As these tensions have increased, so has distrust. As cases of violence gain national media attention, minority communities trust officers less and as instances of retaliation increase, police officers, in turn, trust their communities less. There is, therefore, work that needs to be done to better the relationship between officers and their communities. Police stations can do more to support the mental health of their officers. This will protect not only the officers but the public as well. Police officers aren’t blind to the problems that arise from a lifetime of police work. They experience bitterness that builds up over a lifetime of dealing with criminals on a daily basis and often times even post-traumatic stress disorder from extremely traumatic incidents. Additionally, both community members and police officers can do more to increase positive interactions in an attempt to rebuild trust in the efficacy of law enforcement. There are already examples of this sort of community outreach on the part of police officers, but unfortunately, the mainstream media rarely reports these incidents.
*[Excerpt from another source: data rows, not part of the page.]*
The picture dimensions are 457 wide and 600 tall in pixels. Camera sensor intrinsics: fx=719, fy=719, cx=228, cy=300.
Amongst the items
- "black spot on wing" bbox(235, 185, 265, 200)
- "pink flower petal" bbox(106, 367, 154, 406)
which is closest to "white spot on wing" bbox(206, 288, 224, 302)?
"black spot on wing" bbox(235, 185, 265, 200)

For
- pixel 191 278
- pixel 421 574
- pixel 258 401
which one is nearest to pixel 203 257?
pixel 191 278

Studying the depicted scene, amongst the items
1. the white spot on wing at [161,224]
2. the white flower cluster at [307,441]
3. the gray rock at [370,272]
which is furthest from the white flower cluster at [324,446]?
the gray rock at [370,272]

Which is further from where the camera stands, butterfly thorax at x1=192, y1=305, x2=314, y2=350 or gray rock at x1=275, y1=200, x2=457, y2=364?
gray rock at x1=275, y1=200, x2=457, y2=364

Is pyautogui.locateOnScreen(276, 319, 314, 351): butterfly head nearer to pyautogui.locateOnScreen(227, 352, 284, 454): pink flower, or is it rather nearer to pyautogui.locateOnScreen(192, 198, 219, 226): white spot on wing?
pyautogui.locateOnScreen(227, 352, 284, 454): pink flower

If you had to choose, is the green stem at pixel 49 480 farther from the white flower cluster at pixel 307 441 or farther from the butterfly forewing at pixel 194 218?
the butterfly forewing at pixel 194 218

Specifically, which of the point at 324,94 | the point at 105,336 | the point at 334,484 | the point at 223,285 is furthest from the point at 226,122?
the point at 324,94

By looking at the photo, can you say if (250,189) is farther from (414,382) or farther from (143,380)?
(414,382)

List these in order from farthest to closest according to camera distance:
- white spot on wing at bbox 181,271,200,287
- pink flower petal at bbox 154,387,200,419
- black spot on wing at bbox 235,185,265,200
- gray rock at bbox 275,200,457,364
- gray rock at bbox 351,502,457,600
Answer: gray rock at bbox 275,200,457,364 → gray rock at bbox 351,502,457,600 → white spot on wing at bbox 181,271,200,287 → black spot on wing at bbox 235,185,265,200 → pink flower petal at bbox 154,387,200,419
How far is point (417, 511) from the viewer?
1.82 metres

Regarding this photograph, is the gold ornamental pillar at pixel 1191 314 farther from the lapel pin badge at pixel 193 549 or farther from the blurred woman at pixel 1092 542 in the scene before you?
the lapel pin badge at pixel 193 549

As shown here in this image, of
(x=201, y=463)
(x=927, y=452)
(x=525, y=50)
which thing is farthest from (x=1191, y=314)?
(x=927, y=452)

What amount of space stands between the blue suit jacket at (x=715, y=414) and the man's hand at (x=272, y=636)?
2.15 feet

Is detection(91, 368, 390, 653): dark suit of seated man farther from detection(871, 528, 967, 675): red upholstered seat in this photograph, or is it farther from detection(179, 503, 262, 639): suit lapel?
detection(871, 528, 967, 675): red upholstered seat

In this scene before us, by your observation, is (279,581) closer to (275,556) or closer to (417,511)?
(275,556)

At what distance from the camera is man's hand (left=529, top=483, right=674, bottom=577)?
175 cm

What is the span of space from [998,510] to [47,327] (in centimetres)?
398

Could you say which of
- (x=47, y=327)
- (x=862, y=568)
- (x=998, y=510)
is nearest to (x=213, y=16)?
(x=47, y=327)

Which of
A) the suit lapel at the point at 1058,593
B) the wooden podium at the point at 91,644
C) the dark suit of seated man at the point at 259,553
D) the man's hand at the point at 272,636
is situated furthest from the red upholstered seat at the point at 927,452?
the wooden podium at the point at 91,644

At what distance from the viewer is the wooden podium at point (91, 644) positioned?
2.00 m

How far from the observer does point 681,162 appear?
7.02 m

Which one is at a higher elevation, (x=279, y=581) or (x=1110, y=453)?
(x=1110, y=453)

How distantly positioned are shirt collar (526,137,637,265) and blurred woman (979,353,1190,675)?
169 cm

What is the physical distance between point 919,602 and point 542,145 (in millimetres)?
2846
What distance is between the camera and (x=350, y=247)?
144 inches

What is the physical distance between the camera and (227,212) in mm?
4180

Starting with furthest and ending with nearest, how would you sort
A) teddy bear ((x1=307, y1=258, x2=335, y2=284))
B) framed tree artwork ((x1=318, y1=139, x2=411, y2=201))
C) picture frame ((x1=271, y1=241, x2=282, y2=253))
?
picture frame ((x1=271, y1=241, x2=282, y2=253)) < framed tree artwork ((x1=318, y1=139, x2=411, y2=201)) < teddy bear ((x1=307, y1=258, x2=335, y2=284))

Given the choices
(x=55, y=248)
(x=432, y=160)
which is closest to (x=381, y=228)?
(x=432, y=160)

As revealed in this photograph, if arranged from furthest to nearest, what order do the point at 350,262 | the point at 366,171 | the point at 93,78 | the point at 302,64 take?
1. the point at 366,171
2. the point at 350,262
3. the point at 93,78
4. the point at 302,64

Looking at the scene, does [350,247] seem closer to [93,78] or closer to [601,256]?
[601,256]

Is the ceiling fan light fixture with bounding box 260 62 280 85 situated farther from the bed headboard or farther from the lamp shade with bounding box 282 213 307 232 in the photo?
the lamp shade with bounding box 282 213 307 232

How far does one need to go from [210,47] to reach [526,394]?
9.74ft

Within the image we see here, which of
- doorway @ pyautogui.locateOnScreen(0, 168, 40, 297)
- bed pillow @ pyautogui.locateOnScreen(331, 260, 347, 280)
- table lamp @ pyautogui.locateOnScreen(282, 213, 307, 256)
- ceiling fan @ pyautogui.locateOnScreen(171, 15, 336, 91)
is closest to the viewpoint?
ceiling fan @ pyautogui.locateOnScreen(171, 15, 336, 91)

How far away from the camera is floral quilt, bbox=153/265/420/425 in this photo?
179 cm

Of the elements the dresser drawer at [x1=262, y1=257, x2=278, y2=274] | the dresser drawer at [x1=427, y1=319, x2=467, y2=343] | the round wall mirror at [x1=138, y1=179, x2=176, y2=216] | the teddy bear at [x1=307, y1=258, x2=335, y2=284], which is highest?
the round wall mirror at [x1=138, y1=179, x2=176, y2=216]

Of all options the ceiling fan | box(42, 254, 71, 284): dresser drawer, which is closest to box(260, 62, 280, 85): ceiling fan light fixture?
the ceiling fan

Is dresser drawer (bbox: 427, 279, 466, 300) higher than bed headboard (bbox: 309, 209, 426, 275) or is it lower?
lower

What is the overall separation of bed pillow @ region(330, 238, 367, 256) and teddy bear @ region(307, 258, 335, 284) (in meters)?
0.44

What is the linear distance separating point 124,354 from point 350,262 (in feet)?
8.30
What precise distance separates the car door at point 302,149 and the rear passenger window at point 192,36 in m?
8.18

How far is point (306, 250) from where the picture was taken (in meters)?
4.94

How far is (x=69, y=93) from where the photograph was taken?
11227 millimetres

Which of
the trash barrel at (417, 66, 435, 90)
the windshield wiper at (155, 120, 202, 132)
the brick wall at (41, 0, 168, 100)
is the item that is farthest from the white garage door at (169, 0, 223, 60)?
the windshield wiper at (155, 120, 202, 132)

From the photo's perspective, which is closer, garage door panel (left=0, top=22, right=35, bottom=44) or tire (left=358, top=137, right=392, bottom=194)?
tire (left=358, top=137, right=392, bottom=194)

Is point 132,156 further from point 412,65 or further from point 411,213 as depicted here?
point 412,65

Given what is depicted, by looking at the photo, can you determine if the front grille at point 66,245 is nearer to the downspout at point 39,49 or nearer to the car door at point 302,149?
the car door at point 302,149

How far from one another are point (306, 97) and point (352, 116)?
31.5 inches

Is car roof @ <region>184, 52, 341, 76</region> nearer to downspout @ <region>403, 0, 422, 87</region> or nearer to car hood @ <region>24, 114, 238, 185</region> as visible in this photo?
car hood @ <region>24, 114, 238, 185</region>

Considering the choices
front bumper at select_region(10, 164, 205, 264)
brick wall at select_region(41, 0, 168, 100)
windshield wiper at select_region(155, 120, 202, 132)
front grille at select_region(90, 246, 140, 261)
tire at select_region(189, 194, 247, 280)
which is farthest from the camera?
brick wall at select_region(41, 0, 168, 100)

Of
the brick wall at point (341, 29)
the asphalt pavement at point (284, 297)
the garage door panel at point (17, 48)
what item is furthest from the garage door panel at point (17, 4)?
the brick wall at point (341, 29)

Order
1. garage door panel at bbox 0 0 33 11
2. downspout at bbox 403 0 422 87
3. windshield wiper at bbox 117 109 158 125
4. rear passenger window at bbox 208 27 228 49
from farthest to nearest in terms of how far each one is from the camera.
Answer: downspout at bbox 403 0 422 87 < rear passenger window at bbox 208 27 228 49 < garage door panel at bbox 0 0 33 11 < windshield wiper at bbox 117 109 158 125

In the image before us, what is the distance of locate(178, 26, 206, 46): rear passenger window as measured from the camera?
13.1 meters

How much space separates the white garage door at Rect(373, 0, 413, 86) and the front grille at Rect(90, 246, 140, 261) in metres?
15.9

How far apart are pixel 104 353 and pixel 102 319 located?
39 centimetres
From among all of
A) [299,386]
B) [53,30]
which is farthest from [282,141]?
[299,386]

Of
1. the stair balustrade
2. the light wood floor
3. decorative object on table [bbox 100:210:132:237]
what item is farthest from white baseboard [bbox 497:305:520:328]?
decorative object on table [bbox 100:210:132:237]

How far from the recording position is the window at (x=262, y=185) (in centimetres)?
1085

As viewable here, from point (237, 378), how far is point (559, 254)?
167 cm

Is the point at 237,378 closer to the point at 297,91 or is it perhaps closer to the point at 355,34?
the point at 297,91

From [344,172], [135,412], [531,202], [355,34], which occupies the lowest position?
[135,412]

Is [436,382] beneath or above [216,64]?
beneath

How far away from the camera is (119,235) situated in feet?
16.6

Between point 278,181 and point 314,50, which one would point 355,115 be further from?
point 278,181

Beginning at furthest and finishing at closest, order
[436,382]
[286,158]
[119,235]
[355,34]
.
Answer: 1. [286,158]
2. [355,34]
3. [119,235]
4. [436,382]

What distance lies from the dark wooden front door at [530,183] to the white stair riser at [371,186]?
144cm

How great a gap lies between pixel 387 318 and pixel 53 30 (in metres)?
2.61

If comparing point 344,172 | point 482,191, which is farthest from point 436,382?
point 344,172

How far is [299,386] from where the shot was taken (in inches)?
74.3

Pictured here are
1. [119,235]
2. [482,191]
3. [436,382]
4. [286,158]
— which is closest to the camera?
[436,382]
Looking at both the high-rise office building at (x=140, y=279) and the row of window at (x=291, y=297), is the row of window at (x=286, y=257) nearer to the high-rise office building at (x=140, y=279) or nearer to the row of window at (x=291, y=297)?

The truth is that, as a daughter of a police officer and a friend of many police officers and their families, I know that most of the men and women in blue I have met became police officers to protect and serve all of their city, county, state and nation’s residents. They don’t hesitate when called to crime scenes, they put their lives on the line to take violent criminals off the streets and they show up first to accident scenes more brutal than most of us could possibly imagine. They stand in solemnity protecting protestors and citizens at protests sometimes aimed at themselves. They wake up every morning to do a job that entails dangers and heartache that most of us can only imagine, and yet it seems that in today’s political climate, they are receiving less and less respect from the general population. I hope you take a minute to consider how so many great officers truly are a “thin blue line” who truly intend to “protect and serve” their respective communities.